Call to undefined method Illuminate\Support\Facades\Request::session()

Okay.

At app/Http/Controllers/HomeController.php:159:

// ... more PHP code
$suggestions = DB::select("SELECT events.id, categories.nl_category, eventname, DATE_FORMAT(dates.startDate,'%d/%m') AS startDateEU, city,provinces.province, ABS( LEFT(zip,4) - $eventZipClean) AS closest
                        FROM events
                        JOIN addresses on events.id = addresses.event_id
                        JOIN dates on dates.event_id = events.id
                        JOIN details on details.event_id = events.id
                        JOIN provinces on addresses.province = provinces.id
                        JOIN categories on categories.id = details.category
                        WHERE dates.startDate >= curdate() and dates.startDate <= ( curdate() + INTERVAL 1 MONTH) and events.approved = 1 and events.id != $event->eventId
                        ORDER BY closest
                        LIMIT 4");

if(Carbon::createFromFormat('d/m/Y', ...
$req->session()->flash(...

Wait, what? After the initial shock, I saw that I was even presented with TODO comments in the PHP code a few lines below the query. The zip code system apparently still has to be implemented.

A tab "Context" revealed Laravel version 8.28.1 and PHP version 8.0.19. There's even a "Debug" tab that neatly summarizes all sql queries together with the connection name and how long it took to execute them. There's even a "Share" button. A share button! Perhaps they should also add the whole slew of social media icons to share it to.

This stacktrace is so wrong on so many levels. Why am I, as a visitor of your site, when something goes wrong, presented with technical data---that completely exposes the way your backend works, your database is built, and your code is structured? As a side note, dear developer, did you know that stuffing queries in the controller isn't the way we do things in 2022? That TODO item was just too hilarious.

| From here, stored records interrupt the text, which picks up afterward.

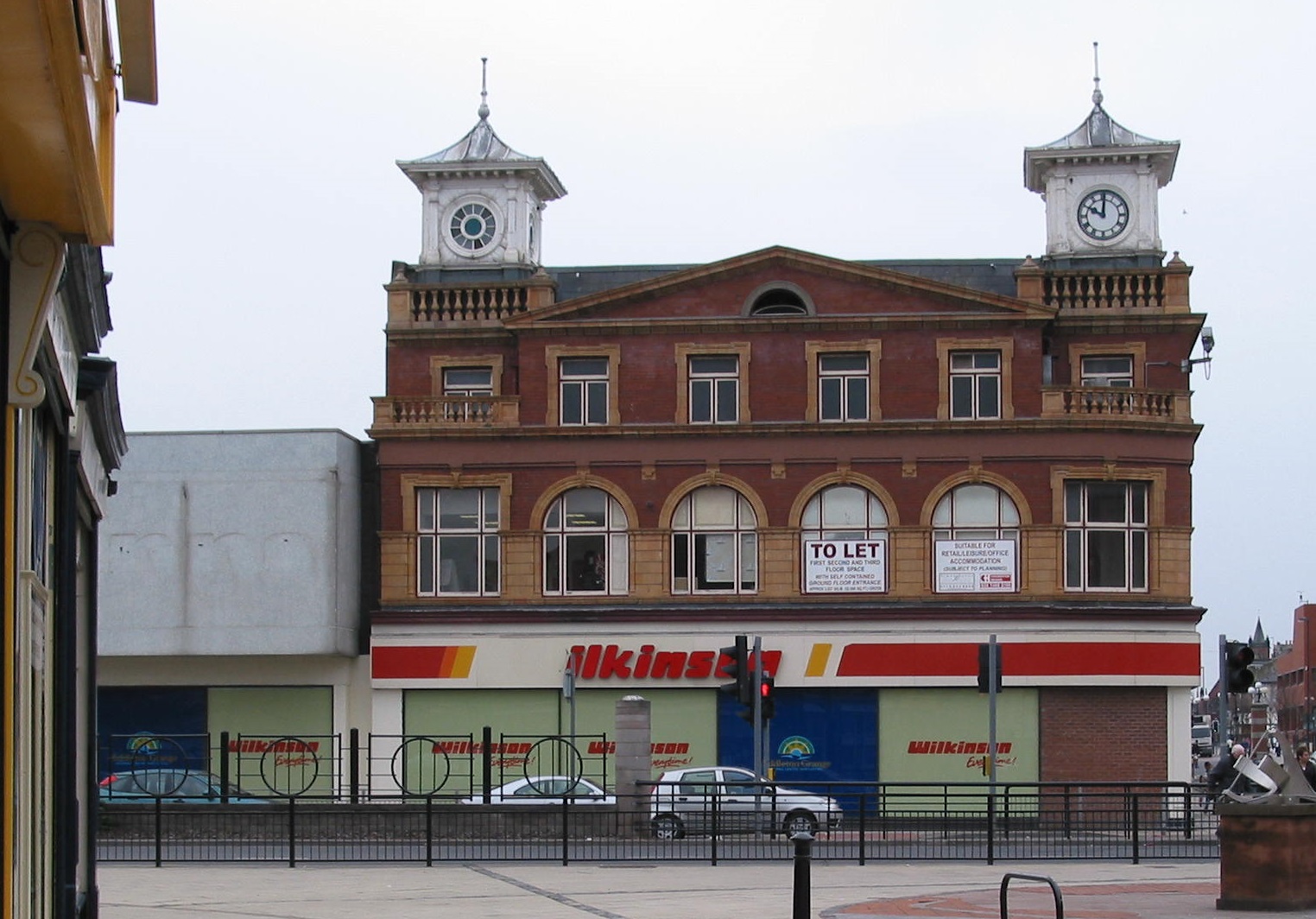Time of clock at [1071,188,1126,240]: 10:00
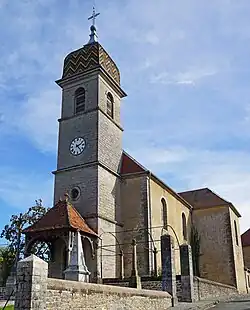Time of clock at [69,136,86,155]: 2:23
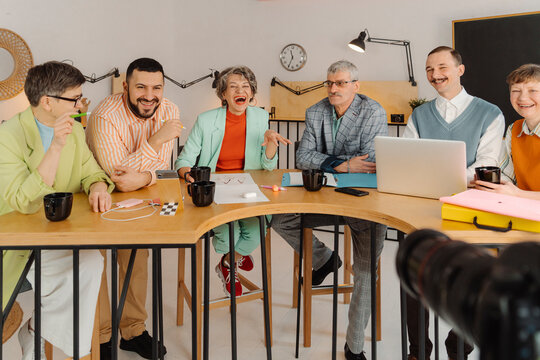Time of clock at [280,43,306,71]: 11:34
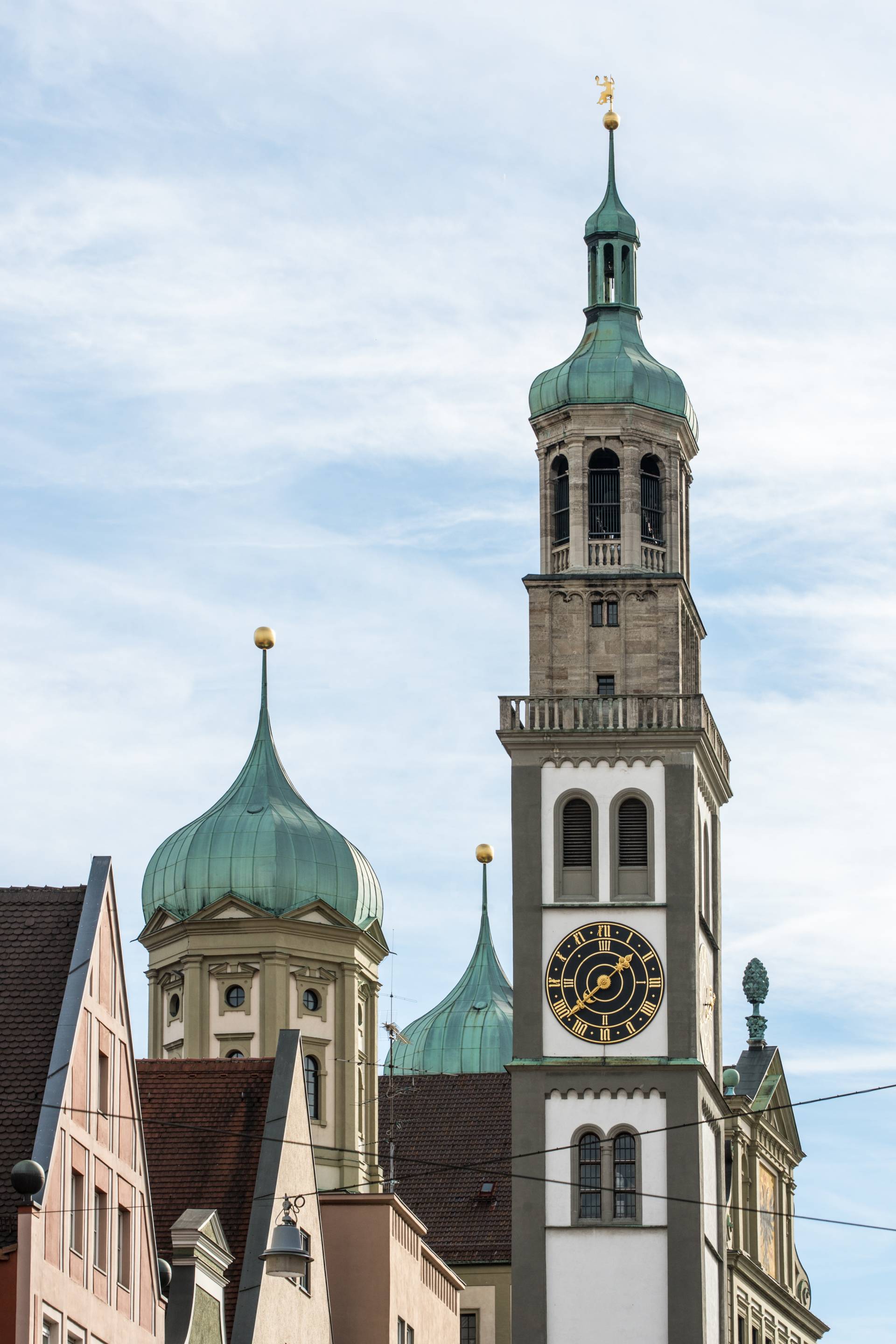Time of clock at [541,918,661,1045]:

A stacktrace is not a vulnerability in itself. But as you can see here, it clearly leaks a lot of information---internal information that can be easily abused by an attacker. Exposed queries are an open invitation to try out a few SQL injections, and even tough the $eventZipClean variable is called "clean", it could very well not be.

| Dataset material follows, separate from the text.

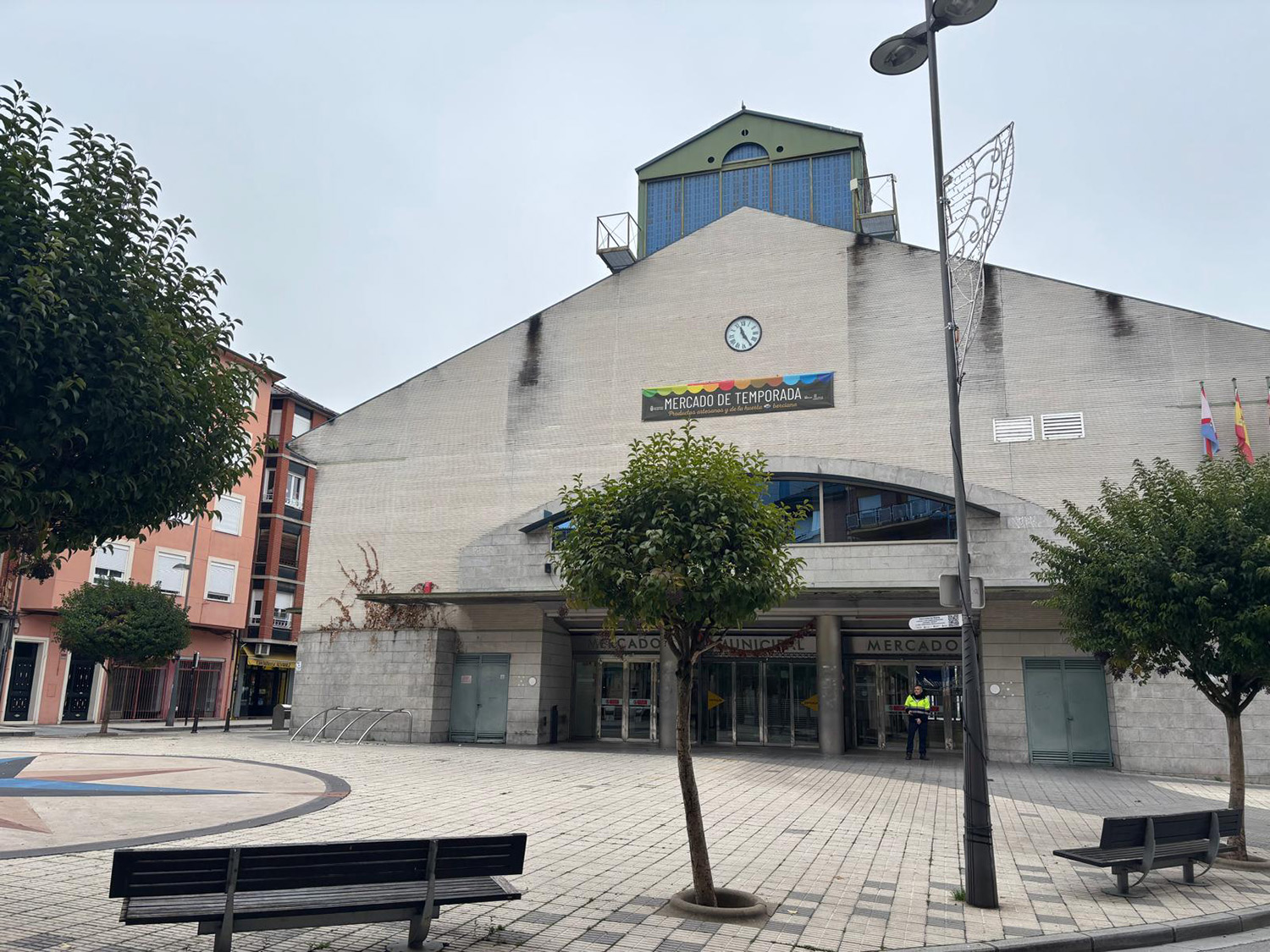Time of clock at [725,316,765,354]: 11:24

When it comes to security issues, PHP has the reputation of being as holey as a Swiss cheese wheel. You can clearly see why. This isn't entirely PHP's fault though, and neither Laravel's: according to the Laravel 8.x docs, it has an APP_DEBUG environment variable that should always be set to false in production---emphasis is added in the docs. Clearly, the developers didn't read this. The fact that PHP is an interpreted scripting language that was heavily used in the nineties to hack together a few silly things for your website doesn't exactly help, and I'm using the verb "hacking" in a negative context here.

Please, please be careful with debug configuration and information in a production environment. If you still want that info, log it somewhere else, present the user with a unique ID and ask them to contact support, gracefully degrade, show a generic message, redirect, whatever, but don't expose the stacktrace. Please.